Jennings also tweeted: “Thinking today about his family and his Jeopardy! family — which, in a way, included millions of us.”
Trebek announced his cancer diagnosis in a YouTube video released March 6, 2019, saying he has a “longtime policy of being open and transparent” with fans of the show, and to prevent people “from reading or hearing some overblown or inaccurate reports regarding my health.” He returned to work six days later on the Sony lot in Culver City where the show is taped.
“Just like 50,000 other people in the United States each year, this week I was diagnosed with stage 4 pancreatic cancer,” Trebek said in his initial announcement. “Now normally the prognosis for this is not very encouraging, but I’m going to fight this and I’m going to keep working. And with the love and support of my family and friends, and with the help of your prayers also, I plan to beat the low survival rate statistics for this disease.
“Truth told, I have to, because under the terms of my contract, I have to host `Jeopardy@’ for three more years,” he joked. “So help me. Keep the faith and we’ll win. We’ll get it done.”
A native of Sudbury, Ontario, Canada, Trebek began his career with the Canadian Broadcasting Corporation and hosted a number of music and game shows in Canada. He was tapped to host the revival of “Jeopardy” in 1984. The show was already a known quantity from its previous incarnations under host Art Fleming from 1964-75 and again from 1978-79.

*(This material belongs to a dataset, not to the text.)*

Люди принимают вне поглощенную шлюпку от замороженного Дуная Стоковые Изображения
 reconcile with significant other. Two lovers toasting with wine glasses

Trebek make the show his own, though, and quickly became a fan favorite. He was smooth and knowledgeable, and set a high bar for contestants, often gently scolding them for strategic blunders or not knowing an easy answer, yet always with grace.
His “Jeopardy” became a nightly ritual for millions of households across North America, and was a particular favorite with teachers. The show conducted annual college tournaments, and its occasional “Celebrity Jeopardy” segments, where celebrities played for charity, were also popular.
The latter led to a well-known recurring sketch on “Saturday Night Live” in the early 2000s, in which Will Ferrell impersonated Trebek as the host was needled mercilessly by Darrell Hammond’s Sean Connery. (In a coincidence, Connery died on Oct. 31.)
In 2014, Trebek set the record most game show episodes hosted by the same presenter with 6,829 episodes of “Jeopardy!,” breaking the previous record held by “Price is Right” host Bob Barker, according to Guinness World Records.
He was also a noted philanthropist, traveling to several countries with the charitable group World Vision Canada, and donating 74 acres of open land in the Hollywood Hills to the Santa Monica Mountains Conservancy in 1998.
He leaves behind a wife and two children.
“Jeopardy” producers have made no announcements about plans for a new host. According to Variety, Trebek’s last day in the studio was Oct. 29, and episodes hosted by Trebek will air through Dec. 25.